• **DESCRIPTION OF THE TASK**:
Pull out the lines from the one containing "What distance lies from point" through the final line of the listing below and repeat them exactly. Leave the pictures behind.

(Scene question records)
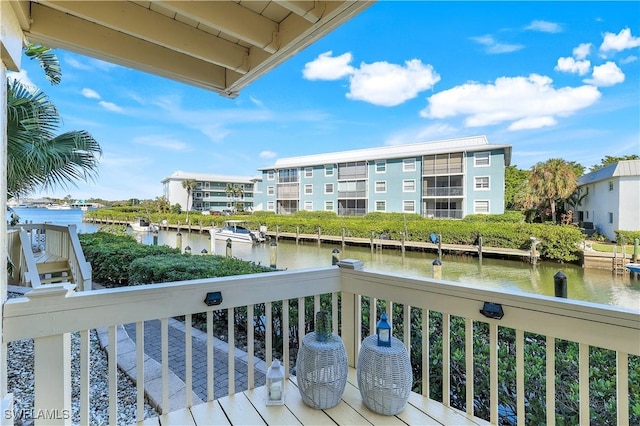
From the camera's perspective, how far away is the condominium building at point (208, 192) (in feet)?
114

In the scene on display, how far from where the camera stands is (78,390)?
210cm

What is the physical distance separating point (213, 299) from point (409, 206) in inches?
720

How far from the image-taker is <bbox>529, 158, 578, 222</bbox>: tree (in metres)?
14.9

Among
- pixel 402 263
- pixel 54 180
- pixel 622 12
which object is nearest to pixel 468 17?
pixel 622 12

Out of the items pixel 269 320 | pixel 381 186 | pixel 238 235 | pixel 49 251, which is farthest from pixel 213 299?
pixel 381 186

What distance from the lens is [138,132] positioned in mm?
10094

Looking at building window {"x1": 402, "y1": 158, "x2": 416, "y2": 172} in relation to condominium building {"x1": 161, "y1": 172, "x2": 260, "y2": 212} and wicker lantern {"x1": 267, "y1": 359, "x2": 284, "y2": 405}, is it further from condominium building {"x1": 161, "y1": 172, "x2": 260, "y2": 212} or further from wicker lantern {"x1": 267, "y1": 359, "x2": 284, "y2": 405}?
condominium building {"x1": 161, "y1": 172, "x2": 260, "y2": 212}

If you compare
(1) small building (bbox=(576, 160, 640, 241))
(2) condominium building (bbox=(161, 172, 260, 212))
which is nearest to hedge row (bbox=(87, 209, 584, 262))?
(1) small building (bbox=(576, 160, 640, 241))

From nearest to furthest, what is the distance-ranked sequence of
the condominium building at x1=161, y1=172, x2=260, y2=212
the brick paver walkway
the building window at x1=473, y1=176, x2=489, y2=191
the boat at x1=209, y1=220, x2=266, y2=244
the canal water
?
the brick paver walkway
the canal water
the building window at x1=473, y1=176, x2=489, y2=191
the boat at x1=209, y1=220, x2=266, y2=244
the condominium building at x1=161, y1=172, x2=260, y2=212

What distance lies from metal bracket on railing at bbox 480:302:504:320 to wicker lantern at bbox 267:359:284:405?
1017mm

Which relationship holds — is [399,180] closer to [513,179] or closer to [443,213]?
[443,213]

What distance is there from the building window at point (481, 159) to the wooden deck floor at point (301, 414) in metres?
17.3

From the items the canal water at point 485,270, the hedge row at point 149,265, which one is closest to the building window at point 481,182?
the canal water at point 485,270

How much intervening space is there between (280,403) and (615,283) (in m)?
11.1
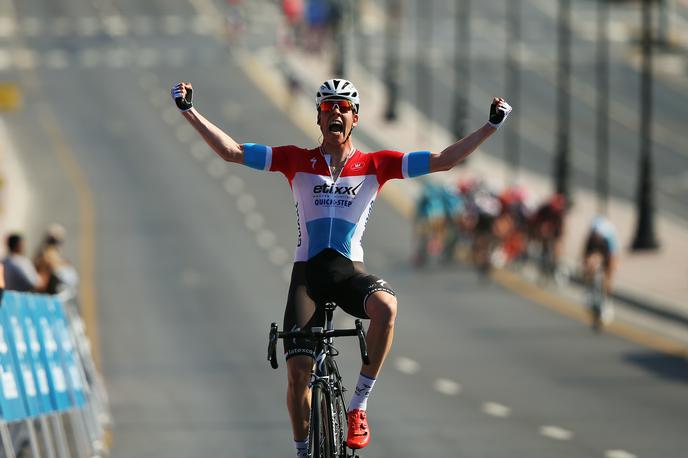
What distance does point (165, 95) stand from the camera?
2822 inches

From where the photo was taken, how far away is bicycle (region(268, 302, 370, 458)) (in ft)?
32.9

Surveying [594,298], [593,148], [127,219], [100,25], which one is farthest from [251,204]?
[100,25]

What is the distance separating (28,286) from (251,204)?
3297 cm

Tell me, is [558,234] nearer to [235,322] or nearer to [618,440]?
[235,322]

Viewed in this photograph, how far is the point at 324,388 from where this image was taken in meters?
10.2

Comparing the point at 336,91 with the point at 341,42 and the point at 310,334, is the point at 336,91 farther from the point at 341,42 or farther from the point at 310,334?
the point at 341,42

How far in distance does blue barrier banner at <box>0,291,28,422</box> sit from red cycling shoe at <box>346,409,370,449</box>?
2904 mm

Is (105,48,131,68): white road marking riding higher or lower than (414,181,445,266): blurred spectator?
Answer: higher

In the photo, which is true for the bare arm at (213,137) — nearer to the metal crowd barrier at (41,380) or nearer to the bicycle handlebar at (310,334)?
the bicycle handlebar at (310,334)

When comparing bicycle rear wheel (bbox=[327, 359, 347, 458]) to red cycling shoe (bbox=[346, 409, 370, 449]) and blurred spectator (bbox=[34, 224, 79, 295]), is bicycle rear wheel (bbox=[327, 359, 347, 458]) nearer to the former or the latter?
red cycling shoe (bbox=[346, 409, 370, 449])

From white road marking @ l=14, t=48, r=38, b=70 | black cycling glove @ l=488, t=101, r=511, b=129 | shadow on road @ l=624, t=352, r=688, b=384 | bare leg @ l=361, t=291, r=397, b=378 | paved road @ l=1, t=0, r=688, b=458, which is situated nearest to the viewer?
bare leg @ l=361, t=291, r=397, b=378

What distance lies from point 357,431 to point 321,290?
33.6 inches

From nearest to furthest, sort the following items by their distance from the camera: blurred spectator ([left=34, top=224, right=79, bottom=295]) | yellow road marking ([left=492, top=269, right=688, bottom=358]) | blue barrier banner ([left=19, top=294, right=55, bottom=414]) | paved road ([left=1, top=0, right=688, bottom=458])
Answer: blue barrier banner ([left=19, top=294, right=55, bottom=414]) → blurred spectator ([left=34, top=224, right=79, bottom=295]) → paved road ([left=1, top=0, right=688, bottom=458]) → yellow road marking ([left=492, top=269, right=688, bottom=358])

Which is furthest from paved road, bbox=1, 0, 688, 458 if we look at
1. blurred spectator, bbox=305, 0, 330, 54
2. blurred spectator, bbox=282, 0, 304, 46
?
blurred spectator, bbox=282, 0, 304, 46
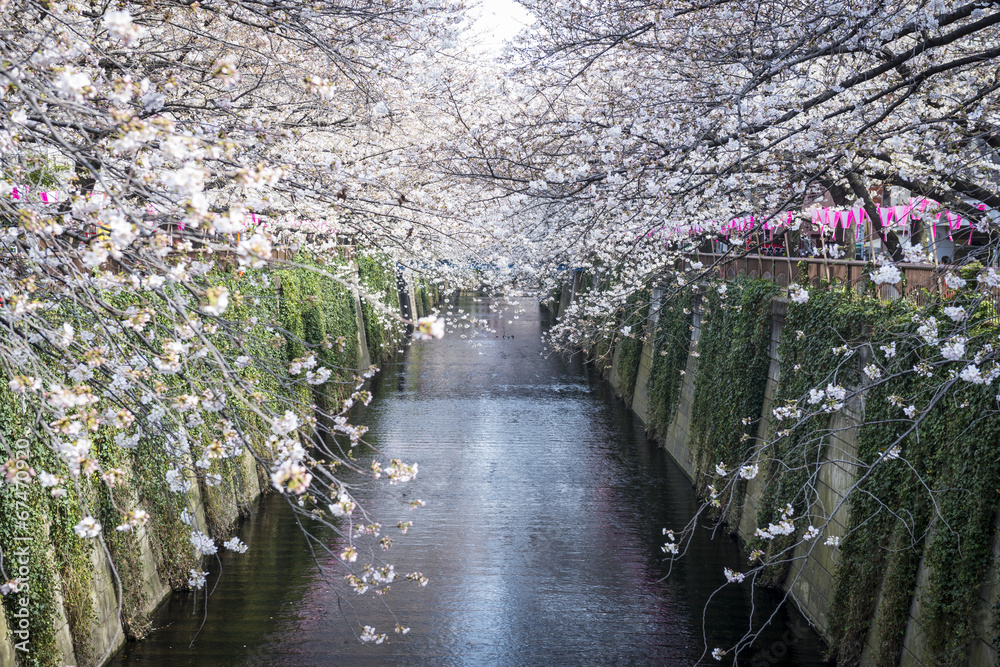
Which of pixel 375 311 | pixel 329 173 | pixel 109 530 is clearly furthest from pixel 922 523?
pixel 375 311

• **RESULT OF THIS TASK**:
What distance lies from point 357,431 to point 321,290?
33.6 inches

From nearest to furthest, sort the following items by their distance from the camera: blurred spectator ([left=34, top=224, right=79, bottom=295]) | yellow road marking ([left=492, top=269, right=688, bottom=358]) | blue barrier banner ([left=19, top=294, right=55, bottom=414]) | paved road ([left=1, top=0, right=688, bottom=458])
Answer: blue barrier banner ([left=19, top=294, right=55, bottom=414]) → blurred spectator ([left=34, top=224, right=79, bottom=295]) → paved road ([left=1, top=0, right=688, bottom=458]) → yellow road marking ([left=492, top=269, right=688, bottom=358])

Which is furthest from paved road, bbox=1, 0, 688, 458 if we look at
1. blurred spectator, bbox=305, 0, 330, 54
2. blurred spectator, bbox=282, 0, 304, 46
?
blurred spectator, bbox=282, 0, 304, 46
Which of pixel 375 311 | pixel 329 173 | pixel 109 530 is clearly furthest from pixel 922 523?
pixel 375 311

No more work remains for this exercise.